Na prática extrajudicial, enquanto não se cogitava que as despesas pela realização do Inventário devessem ser suportadas pelo Espólio, podíamos ter um obstáculo significativo que inclusive podia acabar por desestimular que os interessados optassem pela via Extrajudicial. Como o Espólio, muitas vezes composto por bens ilíquidos como imóveis, poderia “pagar” por despesas imediatas? Frequentemente, os herdeiros se viam obrigados a ADIANTAR os valores com recursos próprios, para somente ao final do processo serem reembolsados pelo monte, o que nem sempre era viável. Esta situação criava um entrave financeiro, forçando famílias a buscarem empréstimos, adiarem a regularização ou ainda, desistirem da via administrativa, contrariando o espírito de celeridade do Inventário Extrajudicial.
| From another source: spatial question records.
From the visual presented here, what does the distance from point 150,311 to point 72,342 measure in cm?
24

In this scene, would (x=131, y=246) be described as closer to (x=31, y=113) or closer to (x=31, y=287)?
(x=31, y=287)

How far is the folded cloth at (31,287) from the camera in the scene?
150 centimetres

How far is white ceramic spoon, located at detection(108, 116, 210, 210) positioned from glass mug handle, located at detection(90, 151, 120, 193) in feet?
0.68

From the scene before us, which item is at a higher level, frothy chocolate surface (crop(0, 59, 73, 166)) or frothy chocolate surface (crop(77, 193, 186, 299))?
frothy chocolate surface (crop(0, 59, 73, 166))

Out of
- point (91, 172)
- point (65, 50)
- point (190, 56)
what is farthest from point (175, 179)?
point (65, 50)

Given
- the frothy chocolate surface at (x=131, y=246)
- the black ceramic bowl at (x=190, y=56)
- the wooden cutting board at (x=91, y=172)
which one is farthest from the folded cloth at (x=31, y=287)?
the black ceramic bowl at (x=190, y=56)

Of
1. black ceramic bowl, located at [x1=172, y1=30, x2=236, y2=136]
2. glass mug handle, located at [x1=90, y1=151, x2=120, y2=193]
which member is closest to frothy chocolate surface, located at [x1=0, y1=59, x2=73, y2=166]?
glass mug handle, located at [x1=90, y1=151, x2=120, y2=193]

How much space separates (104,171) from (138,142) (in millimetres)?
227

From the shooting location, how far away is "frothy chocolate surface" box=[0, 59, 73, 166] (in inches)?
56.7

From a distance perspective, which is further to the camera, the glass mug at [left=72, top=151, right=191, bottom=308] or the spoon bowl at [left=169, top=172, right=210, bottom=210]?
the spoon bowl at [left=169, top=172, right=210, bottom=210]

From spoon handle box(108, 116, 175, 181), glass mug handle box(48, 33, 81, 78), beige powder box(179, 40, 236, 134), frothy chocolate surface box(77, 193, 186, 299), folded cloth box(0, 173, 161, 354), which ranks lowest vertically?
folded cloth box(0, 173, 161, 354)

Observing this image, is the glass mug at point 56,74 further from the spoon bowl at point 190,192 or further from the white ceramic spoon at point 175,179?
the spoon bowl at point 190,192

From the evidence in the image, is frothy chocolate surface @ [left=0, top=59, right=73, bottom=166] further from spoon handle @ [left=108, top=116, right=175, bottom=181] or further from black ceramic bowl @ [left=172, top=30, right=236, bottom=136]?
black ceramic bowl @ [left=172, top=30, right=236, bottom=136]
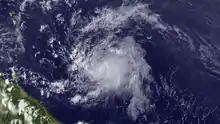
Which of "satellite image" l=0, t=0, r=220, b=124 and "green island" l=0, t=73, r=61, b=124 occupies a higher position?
"satellite image" l=0, t=0, r=220, b=124

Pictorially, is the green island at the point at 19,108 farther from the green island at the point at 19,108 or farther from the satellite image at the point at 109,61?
the satellite image at the point at 109,61

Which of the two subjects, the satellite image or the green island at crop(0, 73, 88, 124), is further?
the satellite image

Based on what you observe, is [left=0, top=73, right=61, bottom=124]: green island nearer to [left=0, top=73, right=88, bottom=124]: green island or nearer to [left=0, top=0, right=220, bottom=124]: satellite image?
[left=0, top=73, right=88, bottom=124]: green island

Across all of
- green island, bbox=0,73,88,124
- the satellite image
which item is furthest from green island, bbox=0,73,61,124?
the satellite image

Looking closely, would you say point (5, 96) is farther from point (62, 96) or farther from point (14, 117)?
point (62, 96)

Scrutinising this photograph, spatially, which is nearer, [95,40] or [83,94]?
[83,94]

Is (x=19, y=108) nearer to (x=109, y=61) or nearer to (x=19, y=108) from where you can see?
(x=19, y=108)

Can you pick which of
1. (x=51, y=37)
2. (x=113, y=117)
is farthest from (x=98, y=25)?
(x=113, y=117)

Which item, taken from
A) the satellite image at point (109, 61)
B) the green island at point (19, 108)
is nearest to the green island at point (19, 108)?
the green island at point (19, 108)
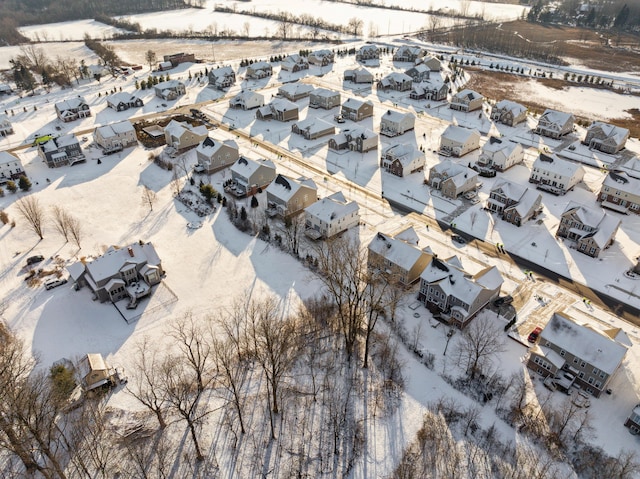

O Conselho Nacional de Justiça (CNJ), por meio da Resolução nº 35/2007 regulamentou o procedimento de Inventário em Cartório. Contudo, a ausência de um mecanismo claro para o pagamento prévio das despesas com os próprios recursos do Espólio persistia como um gargalo. A solução para este problema foi consolidada com a recente alteração promovida pela Resolução nº 571, de 26 de abril de 2024, que introduziu uma mudança vital ao artigo 11 da normativa anterior, com a inclusão do artigo 11-A.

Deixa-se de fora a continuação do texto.